UE: la Croatie est devenue le 28e membre
Des feux d'artifice ont éclairé le ciel de Zagreb alors que des dizaines de milliers de Croates à travers le pays acclamaient lundi à 00h00 locales (dimanche 22h00 GMT) l'adhésion à l'Union européenne de leur pays, 22 ans après la proclamation de son indépendance de l'ex-Yougoslavie.
«Bienvenue dans l'Union européenne», a lancé le président de la Commission européenne José Manuel Barroso à la foule rassemblée à Zagreb, peu avant que «L'ode à la joie» de Beethoven - hymne de l'UE -, ne consacre l'intégration de la Croatie comme 28e membre du bloc européen. «C'est une nuit historique. Vous avez fait revenir la Croatie à sa juste place au cœur de l'Europe», a-t-il lancé. Dans son discours, le président croate Ivo Josipovic a invité ses compatriotes à l'optimisme. «Ne laissons pas le nuage de la crise économique assombrir notre optimisme. La crise est un défi, une invitation à faire de demain un jour meilleur qu'aujourd'hui», a-t-il dit.
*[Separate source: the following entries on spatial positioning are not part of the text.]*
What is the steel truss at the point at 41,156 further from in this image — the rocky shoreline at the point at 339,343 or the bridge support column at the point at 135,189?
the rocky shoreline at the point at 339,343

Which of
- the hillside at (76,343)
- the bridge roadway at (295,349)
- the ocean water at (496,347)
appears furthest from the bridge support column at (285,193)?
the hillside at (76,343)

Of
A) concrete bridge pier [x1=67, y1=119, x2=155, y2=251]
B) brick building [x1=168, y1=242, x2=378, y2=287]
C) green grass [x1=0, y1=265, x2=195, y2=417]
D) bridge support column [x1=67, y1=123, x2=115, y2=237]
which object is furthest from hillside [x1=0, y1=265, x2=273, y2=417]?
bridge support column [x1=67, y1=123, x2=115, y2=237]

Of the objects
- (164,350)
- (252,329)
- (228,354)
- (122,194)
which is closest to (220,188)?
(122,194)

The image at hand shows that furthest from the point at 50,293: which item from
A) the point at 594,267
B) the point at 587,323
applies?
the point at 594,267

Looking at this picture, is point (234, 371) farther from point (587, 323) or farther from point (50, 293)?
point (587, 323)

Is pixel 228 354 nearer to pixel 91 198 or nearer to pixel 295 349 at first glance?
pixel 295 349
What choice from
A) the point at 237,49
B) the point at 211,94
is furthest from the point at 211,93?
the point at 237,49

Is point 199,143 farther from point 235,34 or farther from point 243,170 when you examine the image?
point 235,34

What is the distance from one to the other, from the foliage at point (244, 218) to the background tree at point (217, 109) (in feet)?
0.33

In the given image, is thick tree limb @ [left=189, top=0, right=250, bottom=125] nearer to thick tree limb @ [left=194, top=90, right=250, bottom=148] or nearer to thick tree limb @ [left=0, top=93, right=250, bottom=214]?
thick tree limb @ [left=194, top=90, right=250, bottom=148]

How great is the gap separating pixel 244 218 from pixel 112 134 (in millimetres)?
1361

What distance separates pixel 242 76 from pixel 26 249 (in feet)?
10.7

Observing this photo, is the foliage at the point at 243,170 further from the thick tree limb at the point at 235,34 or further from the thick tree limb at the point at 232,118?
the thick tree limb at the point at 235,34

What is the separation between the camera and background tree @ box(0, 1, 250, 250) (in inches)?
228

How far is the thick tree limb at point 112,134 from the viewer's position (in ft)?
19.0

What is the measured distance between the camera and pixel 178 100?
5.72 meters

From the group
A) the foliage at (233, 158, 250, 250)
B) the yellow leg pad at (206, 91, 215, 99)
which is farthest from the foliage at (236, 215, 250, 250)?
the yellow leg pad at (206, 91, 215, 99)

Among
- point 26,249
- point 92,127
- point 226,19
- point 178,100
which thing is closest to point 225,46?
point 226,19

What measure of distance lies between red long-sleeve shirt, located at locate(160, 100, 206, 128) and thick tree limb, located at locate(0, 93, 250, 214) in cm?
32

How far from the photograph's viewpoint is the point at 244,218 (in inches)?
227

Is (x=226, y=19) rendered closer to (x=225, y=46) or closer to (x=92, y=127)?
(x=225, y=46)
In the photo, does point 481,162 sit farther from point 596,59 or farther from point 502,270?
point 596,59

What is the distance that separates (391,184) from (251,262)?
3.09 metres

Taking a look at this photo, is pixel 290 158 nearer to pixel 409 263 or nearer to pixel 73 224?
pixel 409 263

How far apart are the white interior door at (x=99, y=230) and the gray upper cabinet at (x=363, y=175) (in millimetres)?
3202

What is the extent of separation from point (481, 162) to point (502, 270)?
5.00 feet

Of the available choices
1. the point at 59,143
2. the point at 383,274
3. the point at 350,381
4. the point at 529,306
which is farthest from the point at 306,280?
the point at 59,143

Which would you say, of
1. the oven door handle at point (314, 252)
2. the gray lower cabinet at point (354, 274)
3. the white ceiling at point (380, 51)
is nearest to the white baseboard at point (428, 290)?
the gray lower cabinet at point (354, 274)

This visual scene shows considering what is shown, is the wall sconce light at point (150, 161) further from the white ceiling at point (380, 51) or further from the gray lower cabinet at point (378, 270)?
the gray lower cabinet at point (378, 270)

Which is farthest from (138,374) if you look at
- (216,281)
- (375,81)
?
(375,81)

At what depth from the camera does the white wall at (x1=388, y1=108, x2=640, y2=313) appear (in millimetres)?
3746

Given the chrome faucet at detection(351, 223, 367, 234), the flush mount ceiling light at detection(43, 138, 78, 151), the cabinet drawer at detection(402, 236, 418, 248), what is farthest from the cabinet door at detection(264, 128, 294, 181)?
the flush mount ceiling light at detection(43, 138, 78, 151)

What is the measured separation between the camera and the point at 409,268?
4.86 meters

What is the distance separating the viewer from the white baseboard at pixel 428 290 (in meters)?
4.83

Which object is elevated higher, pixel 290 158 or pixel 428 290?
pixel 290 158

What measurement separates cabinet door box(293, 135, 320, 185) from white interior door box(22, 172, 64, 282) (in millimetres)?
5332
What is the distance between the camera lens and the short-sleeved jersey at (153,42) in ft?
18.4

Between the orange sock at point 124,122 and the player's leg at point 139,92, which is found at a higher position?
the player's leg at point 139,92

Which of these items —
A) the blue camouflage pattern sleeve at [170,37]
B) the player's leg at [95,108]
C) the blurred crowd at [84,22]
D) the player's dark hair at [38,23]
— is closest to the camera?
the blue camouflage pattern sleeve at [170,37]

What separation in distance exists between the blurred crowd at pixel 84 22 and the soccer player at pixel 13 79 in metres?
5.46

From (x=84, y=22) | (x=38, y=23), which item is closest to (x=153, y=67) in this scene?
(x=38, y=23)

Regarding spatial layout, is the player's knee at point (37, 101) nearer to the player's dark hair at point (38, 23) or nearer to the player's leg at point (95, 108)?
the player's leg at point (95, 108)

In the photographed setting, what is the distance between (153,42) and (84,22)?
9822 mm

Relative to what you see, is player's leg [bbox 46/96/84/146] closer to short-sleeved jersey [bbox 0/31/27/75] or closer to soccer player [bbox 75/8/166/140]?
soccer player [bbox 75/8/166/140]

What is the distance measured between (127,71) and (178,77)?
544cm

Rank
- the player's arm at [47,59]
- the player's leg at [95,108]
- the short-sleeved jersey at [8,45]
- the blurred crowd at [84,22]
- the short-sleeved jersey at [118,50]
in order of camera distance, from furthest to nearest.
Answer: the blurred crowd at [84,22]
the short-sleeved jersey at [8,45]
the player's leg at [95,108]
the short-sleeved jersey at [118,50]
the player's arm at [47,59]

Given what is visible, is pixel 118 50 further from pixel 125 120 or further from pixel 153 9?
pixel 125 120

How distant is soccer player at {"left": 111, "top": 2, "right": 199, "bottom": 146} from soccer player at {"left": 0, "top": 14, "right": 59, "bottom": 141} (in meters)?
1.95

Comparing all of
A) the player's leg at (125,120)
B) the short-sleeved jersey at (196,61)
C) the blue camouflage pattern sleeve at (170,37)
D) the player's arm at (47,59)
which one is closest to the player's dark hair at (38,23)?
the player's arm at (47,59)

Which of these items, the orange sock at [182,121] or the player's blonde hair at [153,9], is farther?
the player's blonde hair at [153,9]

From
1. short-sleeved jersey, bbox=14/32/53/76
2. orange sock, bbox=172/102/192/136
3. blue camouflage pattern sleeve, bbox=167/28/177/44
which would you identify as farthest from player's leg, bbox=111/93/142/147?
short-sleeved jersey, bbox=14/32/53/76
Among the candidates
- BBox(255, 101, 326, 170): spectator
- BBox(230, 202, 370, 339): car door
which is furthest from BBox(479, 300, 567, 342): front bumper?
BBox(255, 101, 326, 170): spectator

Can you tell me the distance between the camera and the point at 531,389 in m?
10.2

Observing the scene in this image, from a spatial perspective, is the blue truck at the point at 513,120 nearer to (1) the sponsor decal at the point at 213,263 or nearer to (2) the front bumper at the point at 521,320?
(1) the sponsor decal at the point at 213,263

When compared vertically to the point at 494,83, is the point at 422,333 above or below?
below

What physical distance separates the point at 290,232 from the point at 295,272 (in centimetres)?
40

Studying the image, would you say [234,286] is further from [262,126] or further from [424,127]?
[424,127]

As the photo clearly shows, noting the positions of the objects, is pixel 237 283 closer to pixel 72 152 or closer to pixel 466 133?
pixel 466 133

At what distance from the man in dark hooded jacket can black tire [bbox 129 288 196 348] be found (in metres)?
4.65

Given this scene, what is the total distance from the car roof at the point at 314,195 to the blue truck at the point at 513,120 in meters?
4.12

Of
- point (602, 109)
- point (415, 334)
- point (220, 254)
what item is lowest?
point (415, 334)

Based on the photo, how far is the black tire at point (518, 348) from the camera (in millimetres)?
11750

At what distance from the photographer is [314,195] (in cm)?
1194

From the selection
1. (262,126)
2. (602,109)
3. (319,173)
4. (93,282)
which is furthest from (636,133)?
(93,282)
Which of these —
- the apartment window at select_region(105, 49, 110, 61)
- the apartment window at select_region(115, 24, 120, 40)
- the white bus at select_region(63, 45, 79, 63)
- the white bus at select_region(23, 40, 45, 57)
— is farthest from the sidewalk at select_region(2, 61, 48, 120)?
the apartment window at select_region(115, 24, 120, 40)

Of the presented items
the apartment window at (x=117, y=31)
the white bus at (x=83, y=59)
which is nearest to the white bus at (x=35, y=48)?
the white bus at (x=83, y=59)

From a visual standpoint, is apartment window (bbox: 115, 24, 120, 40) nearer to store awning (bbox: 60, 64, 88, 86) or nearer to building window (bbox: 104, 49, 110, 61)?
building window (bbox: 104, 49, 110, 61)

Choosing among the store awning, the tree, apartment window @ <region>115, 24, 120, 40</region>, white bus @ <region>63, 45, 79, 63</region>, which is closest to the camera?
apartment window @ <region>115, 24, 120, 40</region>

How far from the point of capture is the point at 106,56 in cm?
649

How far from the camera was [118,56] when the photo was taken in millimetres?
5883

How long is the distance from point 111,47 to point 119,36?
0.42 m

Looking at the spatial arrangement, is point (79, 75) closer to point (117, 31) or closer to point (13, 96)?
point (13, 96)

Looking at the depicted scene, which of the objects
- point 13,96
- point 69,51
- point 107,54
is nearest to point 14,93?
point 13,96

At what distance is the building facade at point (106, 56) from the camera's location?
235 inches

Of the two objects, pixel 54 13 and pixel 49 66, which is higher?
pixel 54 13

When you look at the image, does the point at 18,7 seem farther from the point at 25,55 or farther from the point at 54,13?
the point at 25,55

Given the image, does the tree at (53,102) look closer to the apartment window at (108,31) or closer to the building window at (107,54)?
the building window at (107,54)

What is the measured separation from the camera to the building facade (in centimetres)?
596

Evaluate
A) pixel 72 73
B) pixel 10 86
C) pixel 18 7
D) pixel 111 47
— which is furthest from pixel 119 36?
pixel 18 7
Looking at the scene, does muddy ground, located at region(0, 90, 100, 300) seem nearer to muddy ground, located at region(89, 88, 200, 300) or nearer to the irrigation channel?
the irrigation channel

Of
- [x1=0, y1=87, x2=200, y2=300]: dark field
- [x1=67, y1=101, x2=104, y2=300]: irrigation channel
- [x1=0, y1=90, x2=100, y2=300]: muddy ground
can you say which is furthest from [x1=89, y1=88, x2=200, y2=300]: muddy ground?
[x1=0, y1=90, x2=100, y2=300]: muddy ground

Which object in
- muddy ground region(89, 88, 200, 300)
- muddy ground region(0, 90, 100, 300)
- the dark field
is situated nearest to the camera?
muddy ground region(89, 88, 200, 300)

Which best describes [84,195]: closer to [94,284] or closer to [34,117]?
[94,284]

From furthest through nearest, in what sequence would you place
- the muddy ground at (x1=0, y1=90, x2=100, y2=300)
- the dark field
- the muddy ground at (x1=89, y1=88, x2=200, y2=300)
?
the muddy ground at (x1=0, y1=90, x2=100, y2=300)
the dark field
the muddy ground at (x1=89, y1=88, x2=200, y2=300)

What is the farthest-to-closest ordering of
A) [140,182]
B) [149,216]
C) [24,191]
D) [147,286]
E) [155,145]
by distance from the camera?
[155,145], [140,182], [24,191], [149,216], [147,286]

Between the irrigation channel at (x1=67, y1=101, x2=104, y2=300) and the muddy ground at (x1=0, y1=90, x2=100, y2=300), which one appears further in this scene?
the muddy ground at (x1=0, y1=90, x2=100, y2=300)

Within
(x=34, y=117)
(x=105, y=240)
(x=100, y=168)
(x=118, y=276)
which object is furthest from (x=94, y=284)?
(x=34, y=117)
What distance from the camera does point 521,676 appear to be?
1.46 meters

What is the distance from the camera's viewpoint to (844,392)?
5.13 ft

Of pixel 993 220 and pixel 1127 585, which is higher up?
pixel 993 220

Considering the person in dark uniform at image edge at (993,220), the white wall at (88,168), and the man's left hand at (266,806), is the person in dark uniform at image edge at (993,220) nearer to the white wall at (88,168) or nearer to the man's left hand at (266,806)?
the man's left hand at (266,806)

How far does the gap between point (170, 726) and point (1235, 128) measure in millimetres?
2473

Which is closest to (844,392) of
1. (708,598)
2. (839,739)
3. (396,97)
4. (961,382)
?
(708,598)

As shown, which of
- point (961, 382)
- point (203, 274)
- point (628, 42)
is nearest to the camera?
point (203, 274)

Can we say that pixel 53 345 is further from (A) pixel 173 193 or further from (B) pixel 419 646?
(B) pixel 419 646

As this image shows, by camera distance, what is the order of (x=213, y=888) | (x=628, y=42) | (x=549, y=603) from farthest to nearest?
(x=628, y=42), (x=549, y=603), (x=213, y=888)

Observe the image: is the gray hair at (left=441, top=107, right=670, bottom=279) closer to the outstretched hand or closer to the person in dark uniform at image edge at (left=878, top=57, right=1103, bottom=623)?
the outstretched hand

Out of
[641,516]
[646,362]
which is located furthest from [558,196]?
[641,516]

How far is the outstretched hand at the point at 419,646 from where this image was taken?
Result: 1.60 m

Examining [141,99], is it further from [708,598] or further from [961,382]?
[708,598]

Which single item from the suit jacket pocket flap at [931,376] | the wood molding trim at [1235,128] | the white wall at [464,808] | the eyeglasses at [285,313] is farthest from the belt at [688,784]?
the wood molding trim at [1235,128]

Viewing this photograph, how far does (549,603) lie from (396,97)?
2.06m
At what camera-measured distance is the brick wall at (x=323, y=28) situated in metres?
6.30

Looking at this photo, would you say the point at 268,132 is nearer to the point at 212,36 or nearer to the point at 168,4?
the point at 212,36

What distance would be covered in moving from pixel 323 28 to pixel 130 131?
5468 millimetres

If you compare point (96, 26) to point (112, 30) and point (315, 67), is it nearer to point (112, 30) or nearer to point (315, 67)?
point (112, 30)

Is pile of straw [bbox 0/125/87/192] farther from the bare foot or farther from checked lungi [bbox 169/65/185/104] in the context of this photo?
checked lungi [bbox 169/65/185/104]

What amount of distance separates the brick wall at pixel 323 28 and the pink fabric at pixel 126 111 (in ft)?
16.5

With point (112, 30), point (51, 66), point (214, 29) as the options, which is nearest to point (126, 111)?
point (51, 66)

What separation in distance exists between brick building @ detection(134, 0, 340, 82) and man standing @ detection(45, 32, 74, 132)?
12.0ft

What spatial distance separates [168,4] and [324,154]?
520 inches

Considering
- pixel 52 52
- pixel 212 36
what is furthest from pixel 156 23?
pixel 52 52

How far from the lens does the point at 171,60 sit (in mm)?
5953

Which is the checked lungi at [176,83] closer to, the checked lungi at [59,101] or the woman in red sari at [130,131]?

Sur les trois scènes édifiées sur la place centrale de Zagreb, plus de 700 artistes, chanteurs, musiciens et danseurs se sont produits devant la foule enchantée. Des festivités similaires se sont déroulées dans les villes de Split et Dubrovnik, de même qu'à Varazdin et Riejka. A minuit, le panneau de signalisation frappé de l'inscription «douane» a été symboliquement retiré du passage frontalier avec la Slovénie, la seule ex-république yougoslave qui ait rejoint à ce jour l'UE (2004) depuis le démantèlement de l'ancienne fédération communiste. Dans le même temps un panneau portant le sigle de l'UE a été installé à la frontière avec la Serbie, pays à qui Bruxelles a donné vendredi son feu vert pour l'ouverture de négociations d'adhésion.
Les présidents de tous les pays des Balkans étaient au rendez-vous à Zagreb.,Une centaine de responsables internationaux - dont le président du Conseil européen Herman Van Rompuy - ont assisté à la fête de l'adhésion. En dehors des dirigeants européens, aucune personnalité internationale n'a annoncé sa participation. L'absence de la chancelière allemande Angela Merkel fait quant à elle l'objet de conjectures dans la presse locale. Car malgré les démentis de Berlin, la presse croate assure que l'absence de Mme Merkel est liée au refus de Zagreb d'extrader un ancien chef du renseignement yougoslave recherché par la justice allemande, en lien avec le meurtre d'un dissident croate sur le territoire allemand en 1983.
La Croatie est le premier État à rejoindre l'UE depuis l'adhésion, en 2007, de la Roumanie et de la Bulgarie. La Croatie est en récession depuis 2009 et le chômage touche 20% des quelque 4,2 millions d'habitants. Le gouvernement de centre gauche espère que l'adhésion à l'UE encouragera les investissements étrangers dont le pays a grandement besoin pour relancer son économie en perte de vitesse. En Croatie, le PIB est de 39% en dessous de la moyenne européenne, seules la Roumanie et la Bulgarie se plaçant derrière Zagreb, selon l'office des statistiques de l'UE. «300.000 chômeurs, que vont-ils fêter? Est-ce que l'UE a une baguette magique pour faire disparaître tous les problèmes?», s'interroge un internaute sur la page officielle du gouvernement croate sur le réseau social Facebook. Mais, Nik Kolveshi, un étudiant en économie, est radieux. «Beaucoup d'opportunités vont s'ouvrir devant nous maintenant que nous avons officiellement retrouvé notre famille européenne», dit-il agitant un petit drapeau de l'UE.
Avec le feu vert à la Serbie pour l'ouverture des négociations d'adhésion et celui accordé au Kosovo pour la conclusion d'un accord de stabilisation et d'association, première étape d'une longue marche vers l'UE, la poursuite du processus d'élargissement dans les Balkans semble assurée. Mais à Bruxelles, les analystes font valoir que ce processus risque d'être plus long et mené avec davantage de prudence que les précédents.